The Daily Courier

Taking a break from long traditions

- JIM TAYLOR Jim Taylor is an Okanagan Centre author and freelance journalist. He can be reached at rewrite@shaw.ca

Decorating for Christmas has been difficult this year. My wife died in March. Christmas was a big season for her.

She had five tubs and four boxes full of decoration­s stored in our basement. They came out every December.

She had Christmas quilts to hang on the walls. Christmas candles to set on the windowsill­s. Christmas wreaths, Christmas ribbons, even Christmas pot holders.

I’m not mocking her efforts. For her, Christmas was a work of art, a time to create beauty.

The Bible portrays Wisdom, given a feminine personalit­y, as being present with God at the time of creation. She was there, says Proverbs 8, when God made the heaven, the sea, the earth.

Author Frederick Buechner muses, “It was as if he needed a woman's imaginatio­n to help him make them, a woman's eye to tell him if he'd made them right, a woman's spirit to measure their beauty by… As if it was her joy in what he was creating that made creation bearable.”

Wisdom, Buechner explains in “Whistling in the Dark,” “is a matter not only of the mind but of the heart.”

Our Christmas tree, particular­ly, traced the 60 years of our marriage.

In the beginning, all we could afford was tinsel, draped like icicles. Over time, we added a variety of glass balls, gradually getting bigger, brighter. We bought souvenirs, brass or crystal, sometimes ceramic, to remind us of our travels.

And Joan embroidere­d — her passion — dozens and dozens of, I don’t know what to call them, cloth ornaments to hang on the tree.

Sometimes the tree itself was almost invisible beneath its decoration­s.

But one thing remained constant, for all those years.

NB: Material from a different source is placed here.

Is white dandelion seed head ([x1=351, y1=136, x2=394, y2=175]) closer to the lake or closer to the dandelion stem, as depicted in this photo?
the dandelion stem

The ornament at the very top of the tree was a blown glass spire, pointing upwards.

Joan brought that spire into our marriage. I don’t recall its origins. It may have been part of her family tradition even before it became part of ours.

I couldn’t face decorating a nine-foot Christmas tree all by myself this year. I replaced it with a smaller tree. I couldn’t hang all those decoration­s on the smaller tree. So I chose a selection, representa­tive of all the baubles we used to hang..

But when I went to slip Joan’s fragile spire onto the top of the tree, it imploded in my hands.

Shards of silvered glass showered down the tree, onto the floor and furniture.

There was no way I could repair it.

So the symbol of continuity is missing this year.

Continuity will be missing for a lot of people this year, I expect. Whether you call it Christmas, or Hanukkah, Kwanzaa or Los Posadas, it’s usually a time to gather the clan, to share stories and dreams, to “eat, drink, and be merry” — another phrase from the Bible.

Except that there will be no big family reunions this pandemic year. No overflowin­g worship services. No massed choirs singing familiar carols.

The Post Office has been overloaded, shipping parcels that would otherwise have been delivered in person.

Like the broken ornament that can’t go on the top of my tree, some old traditions may not be recoverabl­e.

Life may not go back to normal, even with the arrival of vaccines. Masking and distancing are likely to be around for most of next year, until enough of our population­s have been protected. And maybe longer, if the coronaviru­s mutates that way the flu virus has.

Long ago, Joni Mitchell wrote, “And the seasons, they go round and round/ and the painted ponies go up and down…”

Even a carousel must shut down, occasional­ly, for servicing. Ponies need repainting.

Pandemic precaution­s may force us to reconsider what’s really important to us at these special seasons.

Some of the changes we have experience­d may turn out to be permanent; some will not.

In pandemics of the past, no doubt most of the people hoped that things would return to normal. They didn’t.

The Black Death was also the death of feudalism, the birth of a middle class. The 1918 flu forced re-thinking of public health, a recognitio­n of poverty and discrimina­tion as health issues.

We won’t know what happens, until it happens.

Although I can’t put Joan’s spire on the top of my tree anymore, I can continue to have a tree. The loss of one precious thing doesn’t make everything else worthless.

So as 2020 winds down, let us cherish what we have, and let go peacefully of what we can no longer have.